# Switch that doesn't



## chieftopcop (Apr 2, 2016)

Ready to put control panel together and wire the switch controllers in. 
Thought that a good plan would be to check the controller prior to running the wire from switch to control panel.
Did I have a problem? Is the Pope still Catholic!!

Connected the three wires from the controller to the switch and have a light,,,Great!
Threw the lever and nothing happened. O.K., swapped the two outside wires...nada.

O.K., I manually changed the track direction and threw the lever again,,,,whoopee, the track moved. Threw the lever again,,,Nada.

So,,,why is it only working one way. Shouldn't I be able to switch the track both ways at will. 

Just to advise, I have connected the center wire to the center post on the switch. The switches are 1122's.


----------



## DonR (Oct 18, 2012)

The center post on the Lionel 1122 should go direct
to one of your transformer accessory posts. The other
post goes to the center of the turnout control lever.

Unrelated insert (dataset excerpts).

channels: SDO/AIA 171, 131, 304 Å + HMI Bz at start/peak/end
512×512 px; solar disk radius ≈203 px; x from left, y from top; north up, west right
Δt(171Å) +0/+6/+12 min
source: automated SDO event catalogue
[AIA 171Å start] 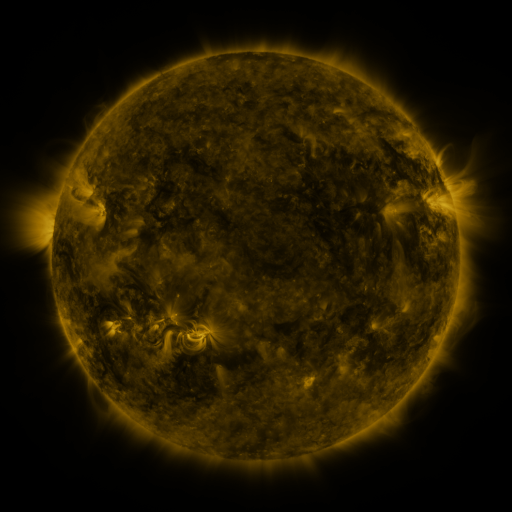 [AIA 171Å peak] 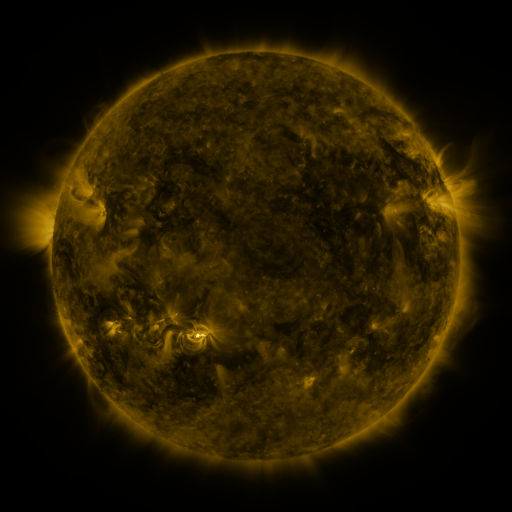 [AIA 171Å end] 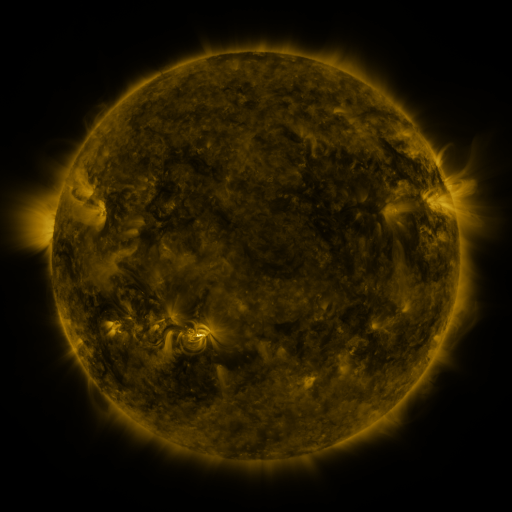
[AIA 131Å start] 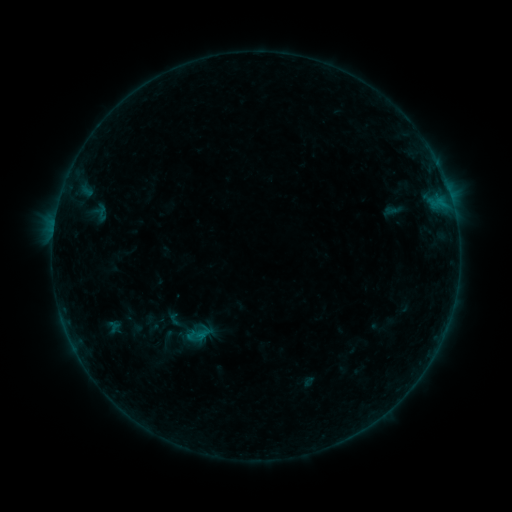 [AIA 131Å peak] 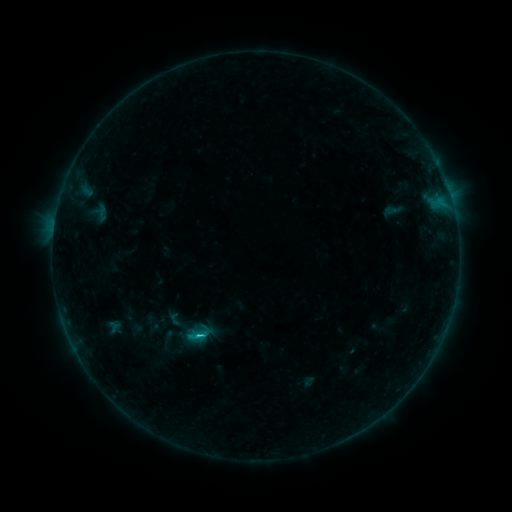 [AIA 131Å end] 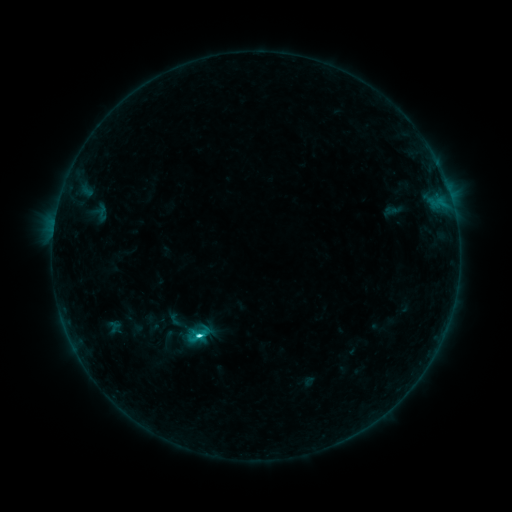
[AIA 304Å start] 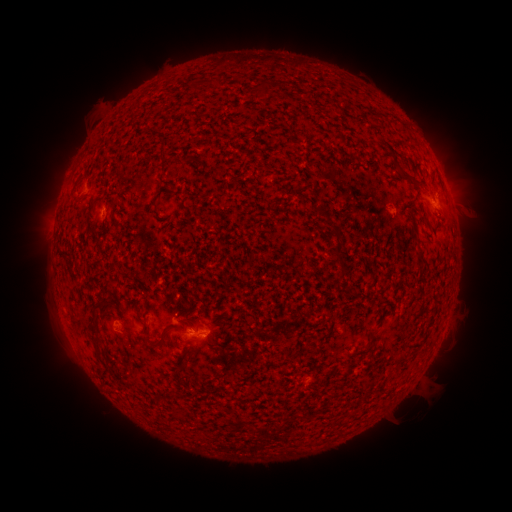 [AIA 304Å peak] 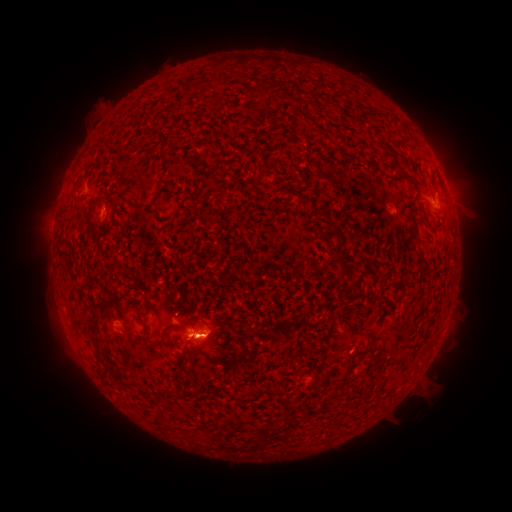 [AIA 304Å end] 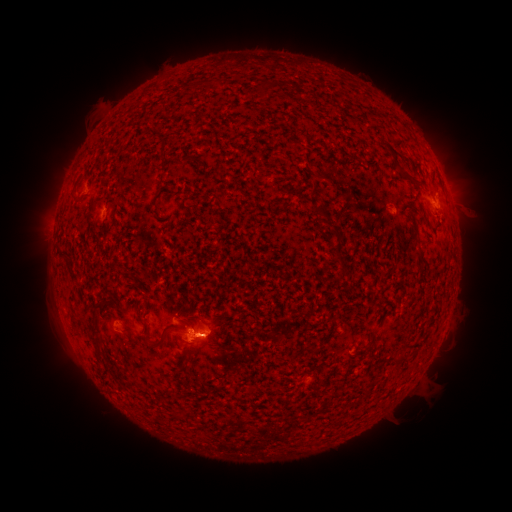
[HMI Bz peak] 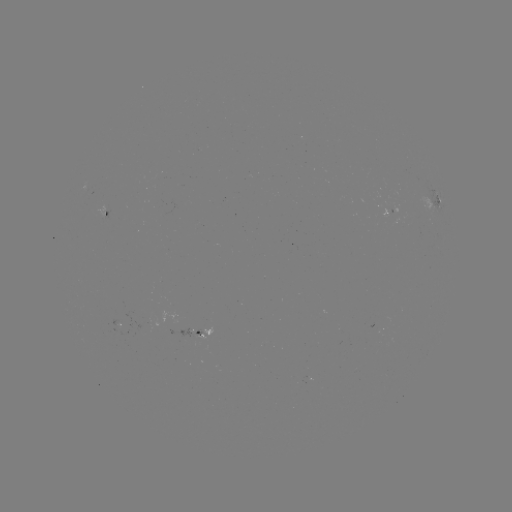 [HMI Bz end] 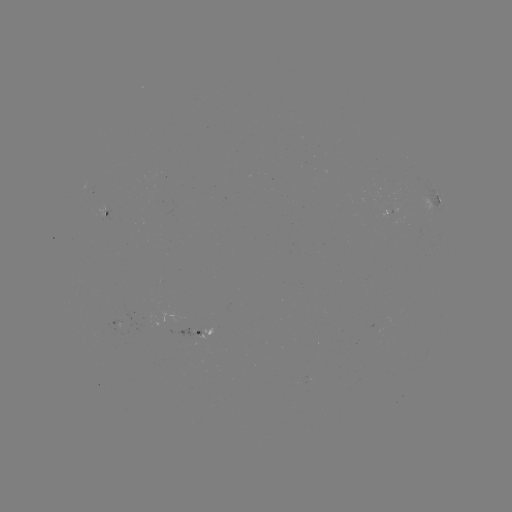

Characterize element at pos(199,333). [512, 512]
C2.3 flare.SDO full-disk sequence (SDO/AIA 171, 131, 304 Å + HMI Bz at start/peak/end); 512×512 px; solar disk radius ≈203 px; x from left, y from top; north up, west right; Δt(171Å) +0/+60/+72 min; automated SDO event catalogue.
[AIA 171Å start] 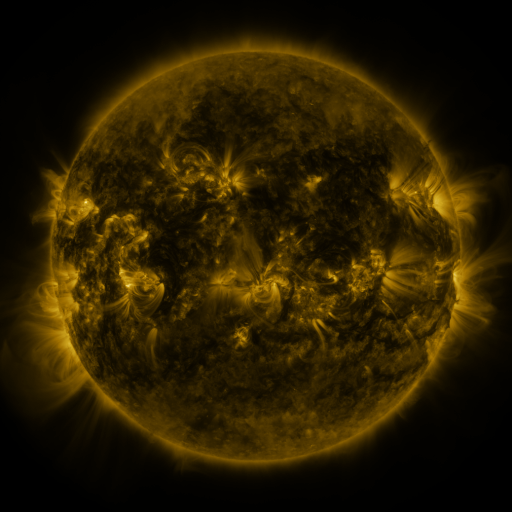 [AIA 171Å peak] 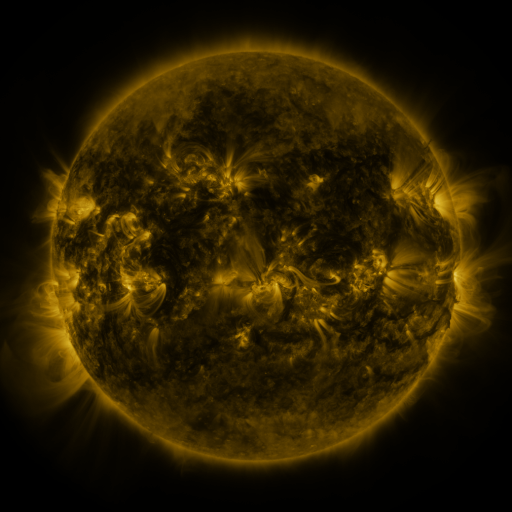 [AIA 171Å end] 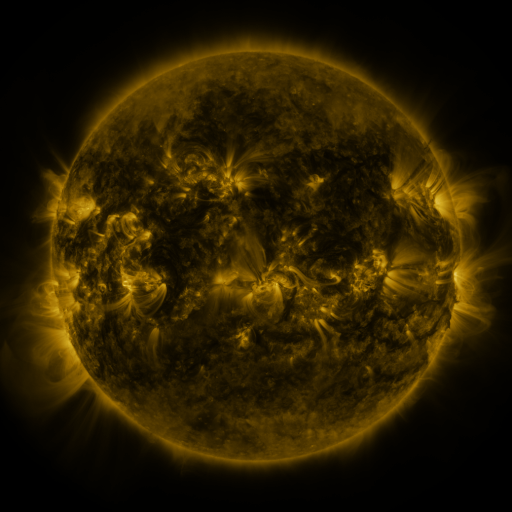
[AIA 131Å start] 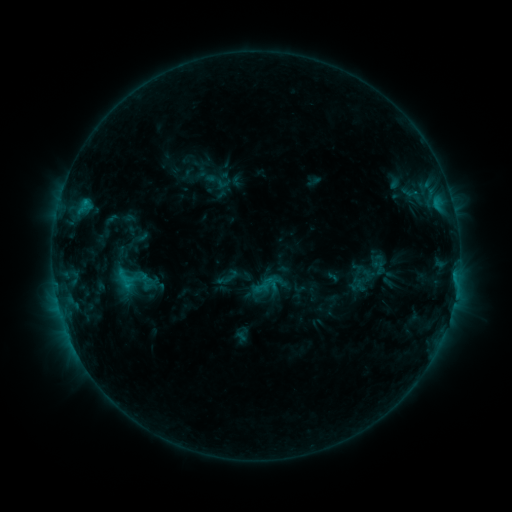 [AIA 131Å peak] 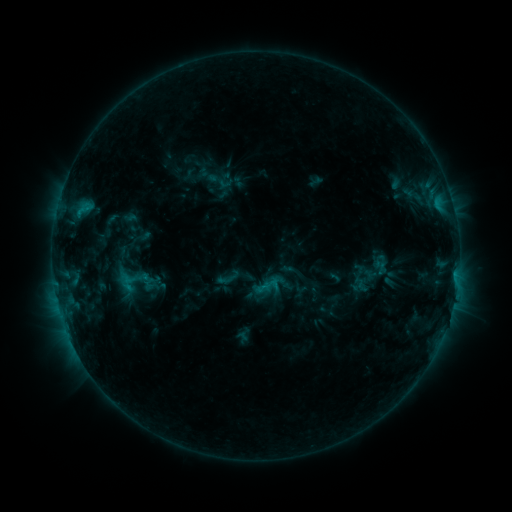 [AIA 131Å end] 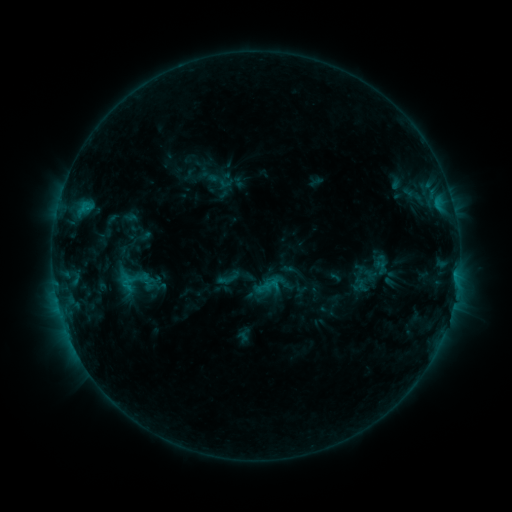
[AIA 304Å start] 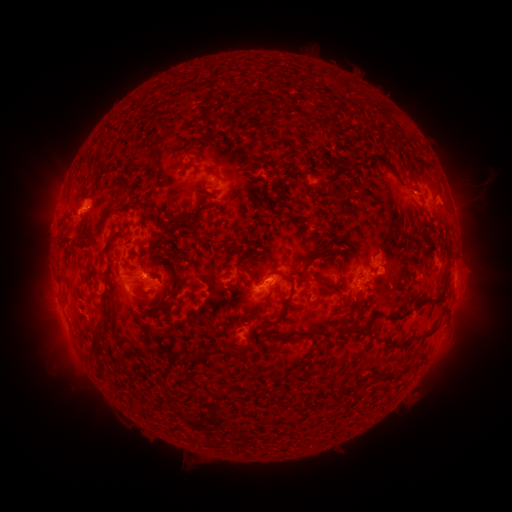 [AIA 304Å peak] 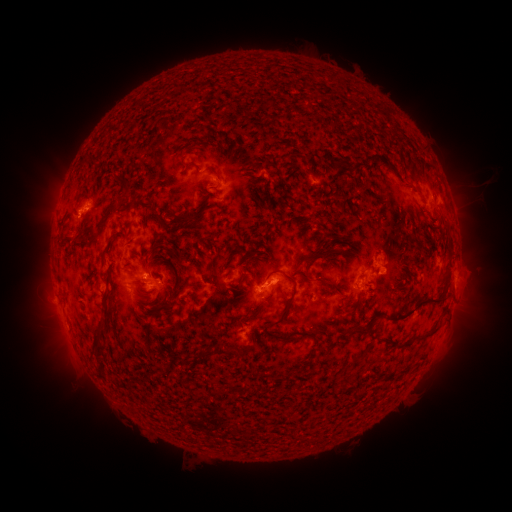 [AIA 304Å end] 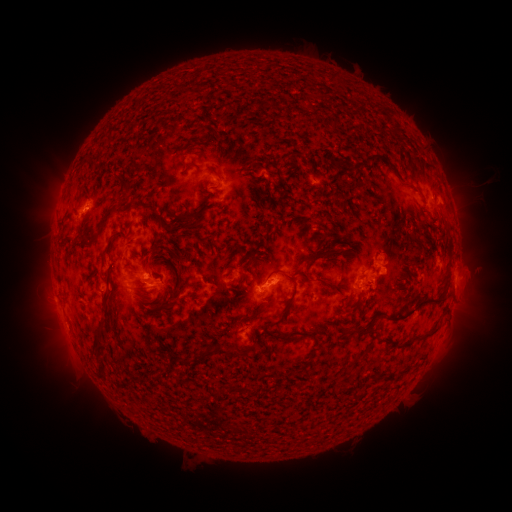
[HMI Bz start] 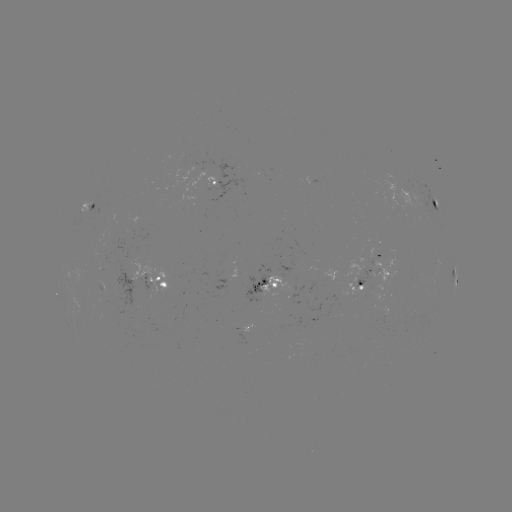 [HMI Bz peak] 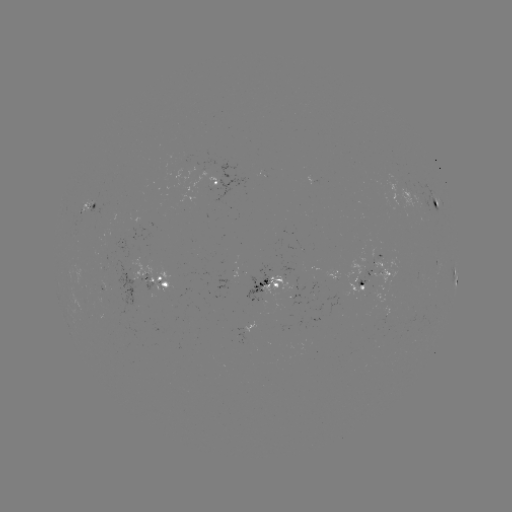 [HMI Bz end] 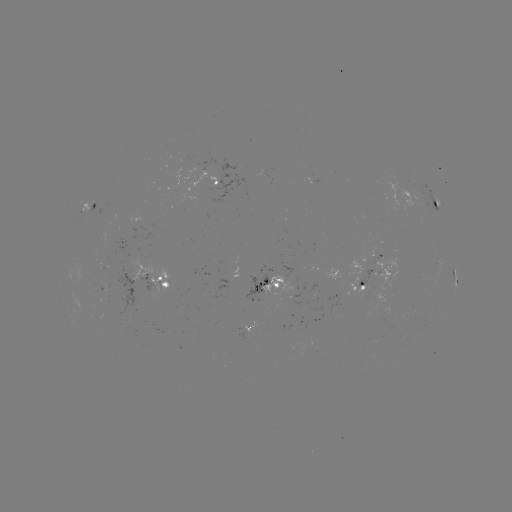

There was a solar emerging-flux region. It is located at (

Make that change and you'll be ready to go.

Don


----------



## D&J Railroad (Oct 4, 2013)

Is this HO scale, 027, 1:1 scale, garden...? Make of switch, model of turnout motor. Yeah, just a few little details like that would help us help you.


----------



## chieftopcop (Apr 2, 2016)

DonR,, there are three posts on the 1122 and three on the controller. Using the center post on the 1122 provides power from the hot rail of the track?? Then using the center wire of the three wire lead to the controller should then provide power to the controller?
Would the placement of the fiber pins have any bearing on this problem?

D&J,,,this is an 027 track and Lionel switches.


----------



## Lehigh74 (Sep 25, 2015)

Does this help?

http://www.lionelcrossing.com/wp-co...Derailing-No.-1122-Switches-for-027-Track.pdf


----------



## DonR (Oct 18, 2012)

Lehigh74 has your answer. I didn't do the
research so didn't know they were non derailing.

Don


----------



## T-Man (May 16, 2008)

The controller center wire is for the common(ground). Basically when a switch is thrown the coil grounds out. Same for the anti derail feature. The axle connection completes the ground. For the 022 switch the center wire does not have to go back to the switch just the common Transformer connection. I am going on memory now.


----------